We were able to define a more robust model for the relationship between prevalence measured by RDT compared with microscopy, than for the relationship between prevalence measured by RDT compared with PCR. This is because a more comprehensive data set of comparative RDT and microscopy measures was available across a wider range of transmission intensities. Medium- to high-transmission settings were particularly under-represented in the comparison of RDT and PCR measures. With more than half of our data from <5% PCR prevalence settings (57%; 93 of 162 clusters), the RDT:PCR relationship described here primarily reflects RDT performance at low-transmission intensity. However, the relationship between RDT- and PCR-measured prevalence estimated from directly observed paired data was not statistically different from the RDT:PCR relationship estimated by triangulating the RDT:microscopy and microscopy:PCR relationships based on independent data sets, improving confidence in our findings. Additional covariate information in future studies would further explain other factors that influence diagnostic sensitivity. Although we included RDT brand as a covariate in both the RDT:microscopy and RDT:PCR models, studies in this meta-analysis were not collected specifically to evaluate RDT brand so data are not sufficiently representative to draw conclusions on its impact on diagnostic sensitivity.

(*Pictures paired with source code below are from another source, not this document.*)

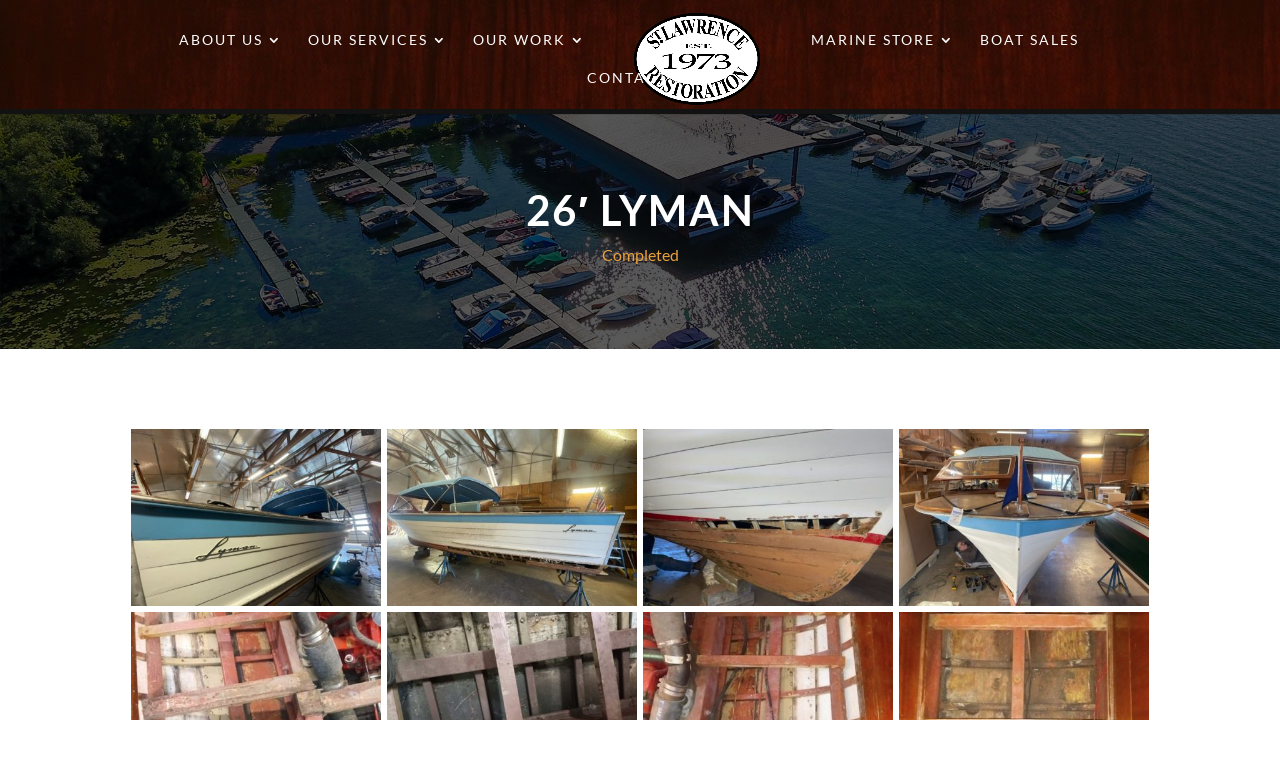

--- FILE ---
content_type: text/css
request_url: https://boatrestoration.com/wp-content/uploads/sites/2/wtfdivi/wp_head.css?ver=1635504766
body_size: 134
content:
#footer-info + #footer-info{display:none}.et_pb_gallery_item{-webkit-animation:none !important;-moz-animation:none !important;-o-animation:none !important;-ms-animation:none !important;animation:none !important}.et_pb_gallery_title,.mfp-gallery .mfp-title{display:none}

--- FILE ---
content_type: application/javascript
request_url: https://boatrestoration.com/wp-content/uploads/sites/2/wtfdivi/wp_footer.js?ver=1635504766
body_size: 235
content:
jQuery('#footer-info').html("&copy; <span class=\"divibooster_year\"><\/span><script>jQuery(function($){$(\".divibooster_year\").text(new Date().getFullYear());});<\/script> St. Lawrence Restoration  |  Website Design By <a href=\"https:\/\/webit365.com\">Webit365.com <\/a>");jQuery(function($){});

Overall, this study has established the relative detection capabilities of existing diagnostics for the identification of asymptomatic individuals infected with P. falciparum. To inform community chemotherapy programmes, however, further analysis is needed to determine to what extent these individuals contribute to onward transmission. As with detection, the potential infectiousness of asymptomatic individuals is sensitive to fluctuations in parasite density over the course of an infection and by season15,68. These are driven by the maturity of the host's immune response, which may vary by age and by local transmission dynamics, such as seasonality, that can influence population-level immunity or within-host parasite behaviour. Therefore, defining infectivity in relation to parasite density is especially important; this is addressed further by Slater and colleagues in a companion paper in this supplement69. Once the contribution of asymptomatic individuals to the infectious reservoir is better defined, future analyses should ideally establish optimal detection limits of new diagnostics for use in control and elimination strategies.